--- start Extracted records ---

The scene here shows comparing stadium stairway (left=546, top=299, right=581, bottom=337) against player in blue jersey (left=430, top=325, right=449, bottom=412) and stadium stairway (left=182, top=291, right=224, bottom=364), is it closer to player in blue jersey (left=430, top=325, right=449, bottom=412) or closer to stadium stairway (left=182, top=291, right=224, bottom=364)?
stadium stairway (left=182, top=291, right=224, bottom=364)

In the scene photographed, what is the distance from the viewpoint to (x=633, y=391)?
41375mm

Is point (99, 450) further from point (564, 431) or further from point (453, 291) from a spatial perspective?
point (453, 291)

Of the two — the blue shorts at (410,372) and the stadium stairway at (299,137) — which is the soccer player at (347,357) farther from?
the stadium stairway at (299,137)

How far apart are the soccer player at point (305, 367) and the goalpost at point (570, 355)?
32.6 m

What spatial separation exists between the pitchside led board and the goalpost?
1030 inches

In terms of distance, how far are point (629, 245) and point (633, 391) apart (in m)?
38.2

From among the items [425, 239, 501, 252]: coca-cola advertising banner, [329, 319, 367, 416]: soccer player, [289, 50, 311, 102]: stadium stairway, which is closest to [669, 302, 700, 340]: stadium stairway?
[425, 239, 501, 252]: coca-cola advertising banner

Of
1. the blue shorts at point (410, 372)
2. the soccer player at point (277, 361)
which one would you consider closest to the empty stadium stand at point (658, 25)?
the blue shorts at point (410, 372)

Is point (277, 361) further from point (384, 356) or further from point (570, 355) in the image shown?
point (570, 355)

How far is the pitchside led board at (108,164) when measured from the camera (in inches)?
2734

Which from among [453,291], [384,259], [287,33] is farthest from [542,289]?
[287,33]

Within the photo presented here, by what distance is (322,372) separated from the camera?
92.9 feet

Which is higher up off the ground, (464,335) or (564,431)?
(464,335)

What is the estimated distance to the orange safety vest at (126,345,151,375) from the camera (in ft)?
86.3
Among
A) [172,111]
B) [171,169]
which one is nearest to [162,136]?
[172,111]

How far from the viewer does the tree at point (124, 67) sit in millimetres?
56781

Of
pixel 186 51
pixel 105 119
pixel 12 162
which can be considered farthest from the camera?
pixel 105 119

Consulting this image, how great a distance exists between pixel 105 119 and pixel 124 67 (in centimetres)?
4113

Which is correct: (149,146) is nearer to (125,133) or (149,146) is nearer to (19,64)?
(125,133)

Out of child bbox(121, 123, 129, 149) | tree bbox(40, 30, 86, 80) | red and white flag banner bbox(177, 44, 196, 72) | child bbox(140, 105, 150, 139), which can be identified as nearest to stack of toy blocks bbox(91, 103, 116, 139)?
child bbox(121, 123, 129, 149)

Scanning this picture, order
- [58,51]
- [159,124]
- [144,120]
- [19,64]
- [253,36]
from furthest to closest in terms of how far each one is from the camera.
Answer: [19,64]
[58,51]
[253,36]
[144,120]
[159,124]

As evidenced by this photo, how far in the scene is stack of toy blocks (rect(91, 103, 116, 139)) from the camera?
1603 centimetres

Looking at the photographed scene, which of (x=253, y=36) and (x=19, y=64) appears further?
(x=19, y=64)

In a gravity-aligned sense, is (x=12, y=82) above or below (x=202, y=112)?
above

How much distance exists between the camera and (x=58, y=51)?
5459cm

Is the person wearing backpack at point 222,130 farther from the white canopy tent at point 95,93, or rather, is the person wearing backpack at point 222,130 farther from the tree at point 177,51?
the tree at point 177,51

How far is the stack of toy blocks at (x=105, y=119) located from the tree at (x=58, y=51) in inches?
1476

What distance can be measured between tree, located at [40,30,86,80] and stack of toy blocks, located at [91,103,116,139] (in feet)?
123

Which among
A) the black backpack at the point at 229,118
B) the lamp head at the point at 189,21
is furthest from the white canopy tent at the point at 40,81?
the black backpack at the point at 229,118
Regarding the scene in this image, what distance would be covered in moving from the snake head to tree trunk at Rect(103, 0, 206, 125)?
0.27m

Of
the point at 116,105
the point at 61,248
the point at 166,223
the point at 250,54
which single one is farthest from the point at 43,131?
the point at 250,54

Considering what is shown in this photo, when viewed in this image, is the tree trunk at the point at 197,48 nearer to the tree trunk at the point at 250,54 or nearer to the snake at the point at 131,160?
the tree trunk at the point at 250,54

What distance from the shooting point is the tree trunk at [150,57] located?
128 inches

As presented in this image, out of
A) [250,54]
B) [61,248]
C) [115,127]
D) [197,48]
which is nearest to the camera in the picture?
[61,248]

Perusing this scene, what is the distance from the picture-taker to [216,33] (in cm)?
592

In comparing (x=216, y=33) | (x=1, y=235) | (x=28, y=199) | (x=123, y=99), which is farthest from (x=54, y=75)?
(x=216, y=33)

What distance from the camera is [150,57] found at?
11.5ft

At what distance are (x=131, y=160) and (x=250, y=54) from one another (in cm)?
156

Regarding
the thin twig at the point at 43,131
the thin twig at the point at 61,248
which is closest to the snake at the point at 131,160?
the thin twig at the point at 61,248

--- end Extracted records ---

== Directions for this task ==
Echo every item above back word for word, without changing anything.

== Answer for this exercise ==
The scene here shows comparing stadium stairway (left=546, top=299, right=581, bottom=337) against player in blue jersey (left=430, top=325, right=449, bottom=412) and stadium stairway (left=182, top=291, right=224, bottom=364), is it closer to player in blue jersey (left=430, top=325, right=449, bottom=412) or closer to stadium stairway (left=182, top=291, right=224, bottom=364)?
stadium stairway (left=182, top=291, right=224, bottom=364)

In the scene photographed, what is the distance from the viewpoint to (x=633, y=391)?
41375mm

Is point (99, 450) further from point (564, 431) or further from point (453, 291) from a spatial perspective?
point (453, 291)

Of the two — the blue shorts at (410,372) and the stadium stairway at (299,137) — which is the soccer player at (347,357) farther from?
the stadium stairway at (299,137)

How far apart are the soccer player at point (305, 367) and the goalpost at point (570, 355)?
32.6 m

What spatial separation exists between the pitchside led board and the goalpost?
1030 inches

In terms of distance, how far are point (629, 245) and point (633, 391) apart (in m)?
38.2

From among the items [425, 239, 501, 252]: coca-cola advertising banner, [329, 319, 367, 416]: soccer player, [289, 50, 311, 102]: stadium stairway, which is closest to [669, 302, 700, 340]: stadium stairway?
[425, 239, 501, 252]: coca-cola advertising banner

Of
1. the blue shorts at point (410, 372)
2. the soccer player at point (277, 361)
which one would you consider closest to the empty stadium stand at point (658, 25)?
the blue shorts at point (410, 372)

Is point (277, 361) further from point (384, 356) or further from point (570, 355) in the image shown?
point (570, 355)

How far is the pitchside led board at (108,164) when measured from the camera (in inches)?
2734

Which from among [453,291], [384,259], [287,33] is farthest from [542,289]?
[287,33]

Within the photo presented here, by what distance is (322,372) separated from the camera?
92.9 feet

Which is higher up off the ground, (464,335) or (564,431)?
(464,335)

What is the estimated distance to the orange safety vest at (126,345,151,375) from the camera (in ft)?
86.3
Among
A) [172,111]
B) [171,169]
which one is nearest to [162,136]?
[172,111]

How far from the viewer does the tree at point (124, 67) sit in millimetres?
56781

Of
pixel 186 51
pixel 105 119
pixel 12 162
which can be considered farthest from the camera?
pixel 105 119

Consulting this image, how great a distance exists between pixel 105 119 and pixel 124 67 (in centimetres)?
4113

Which is correct: (149,146) is nearer to (125,133) or (149,146) is nearer to (19,64)?
(125,133)

Out of child bbox(121, 123, 129, 149) | tree bbox(40, 30, 86, 80) | red and white flag banner bbox(177, 44, 196, 72) | child bbox(140, 105, 150, 139), which can be identified as nearest to stack of toy blocks bbox(91, 103, 116, 139)?
child bbox(121, 123, 129, 149)

Scanning this picture, order
- [58,51]
- [159,124]
- [144,120]
- [19,64]
- [253,36]
from furthest to closest in terms of how far each one is from the camera.
Answer: [19,64]
[58,51]
[253,36]
[144,120]
[159,124]

As evidenced by this photo, how far in the scene is stack of toy blocks (rect(91, 103, 116, 139)) from the camera?
1603 centimetres

Looking at the photographed scene, which of (x=253, y=36) and (x=19, y=64) appears further?
(x=19, y=64)

In a gravity-aligned sense, is (x=12, y=82) above or below (x=202, y=112)?
above

How much distance exists between the camera and (x=58, y=51)?
5459cm

Is the person wearing backpack at point 222,130 farther from the white canopy tent at point 95,93, or rather, is the person wearing backpack at point 222,130 farther from the tree at point 177,51?
the tree at point 177,51

How far is the stack of toy blocks at (x=105, y=119) located from the tree at (x=58, y=51) in inches?
1476

What distance can be measured between tree, located at [40,30,86,80] and stack of toy blocks, located at [91,103,116,139] (in feet)?
123

Which among
A) the black backpack at the point at 229,118
B) the lamp head at the point at 189,21
is furthest from the white canopy tent at the point at 40,81?
the black backpack at the point at 229,118
Regarding the scene in this image, what distance would be covered in moving from the snake head to tree trunk at Rect(103, 0, 206, 125)?
0.27m

Of
the point at 116,105
the point at 61,248
the point at 166,223
the point at 250,54
which single one is farthest from the point at 43,131?
the point at 250,54

Considering what is shown in this photo, when viewed in this image, is the tree trunk at the point at 197,48 nearer to the tree trunk at the point at 250,54 or nearer to the snake at the point at 131,160?
the tree trunk at the point at 250,54

What distance from the shooting point is the tree trunk at [150,57] located?
128 inches

As presented in this image, out of
A) [250,54]
B) [61,248]
C) [115,127]
D) [197,48]
which is nearest to the camera in the picture?
[61,248]

Perusing this scene, what is the distance from the picture-taker to [216,33] (in cm)?
592

In comparing (x=216, y=33) | (x=1, y=235) | (x=28, y=199) | (x=123, y=99), which is farthest from (x=54, y=75)?
(x=216, y=33)

What distance from the camera is [150,57] found at?
11.5ft

At what distance are (x=131, y=160) and (x=250, y=54) from one another (in cm)?
156

Regarding
the thin twig at the point at 43,131
the thin twig at the point at 61,248
which is closest to the snake at the point at 131,160?
the thin twig at the point at 61,248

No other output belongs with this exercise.